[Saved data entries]
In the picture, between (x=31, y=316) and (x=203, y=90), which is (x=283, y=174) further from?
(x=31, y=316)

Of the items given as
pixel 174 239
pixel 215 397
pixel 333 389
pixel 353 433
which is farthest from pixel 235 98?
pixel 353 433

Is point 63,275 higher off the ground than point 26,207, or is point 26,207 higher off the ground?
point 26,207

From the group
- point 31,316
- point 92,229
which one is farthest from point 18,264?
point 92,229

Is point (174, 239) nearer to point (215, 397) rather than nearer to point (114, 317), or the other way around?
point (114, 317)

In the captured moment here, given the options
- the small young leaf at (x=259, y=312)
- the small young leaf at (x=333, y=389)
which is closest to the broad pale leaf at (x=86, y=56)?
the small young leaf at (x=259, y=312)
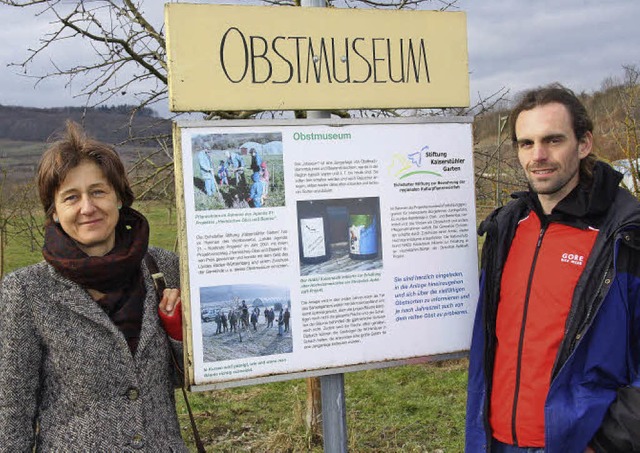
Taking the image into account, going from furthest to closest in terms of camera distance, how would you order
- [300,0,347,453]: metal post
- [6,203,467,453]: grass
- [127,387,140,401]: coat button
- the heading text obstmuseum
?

---

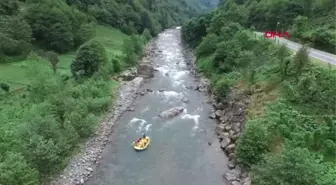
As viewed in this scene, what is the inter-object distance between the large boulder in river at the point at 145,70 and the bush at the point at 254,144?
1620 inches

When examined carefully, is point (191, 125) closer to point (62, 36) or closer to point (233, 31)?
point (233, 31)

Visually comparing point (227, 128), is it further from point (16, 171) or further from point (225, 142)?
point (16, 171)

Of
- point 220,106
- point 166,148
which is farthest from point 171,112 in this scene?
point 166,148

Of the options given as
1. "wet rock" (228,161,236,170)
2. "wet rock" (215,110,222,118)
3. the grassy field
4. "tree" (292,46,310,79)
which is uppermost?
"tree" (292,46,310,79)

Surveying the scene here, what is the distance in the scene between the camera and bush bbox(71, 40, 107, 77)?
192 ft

### Aim of the task
Please extract each line from the records above that contains the word "this".

### Finished task
As viewed in this scene, what is the inter-object distance between the large boulder in river at the point at 145,70 and the bush at the point at 254,144?
which is farthest from point 171,112 in this scene?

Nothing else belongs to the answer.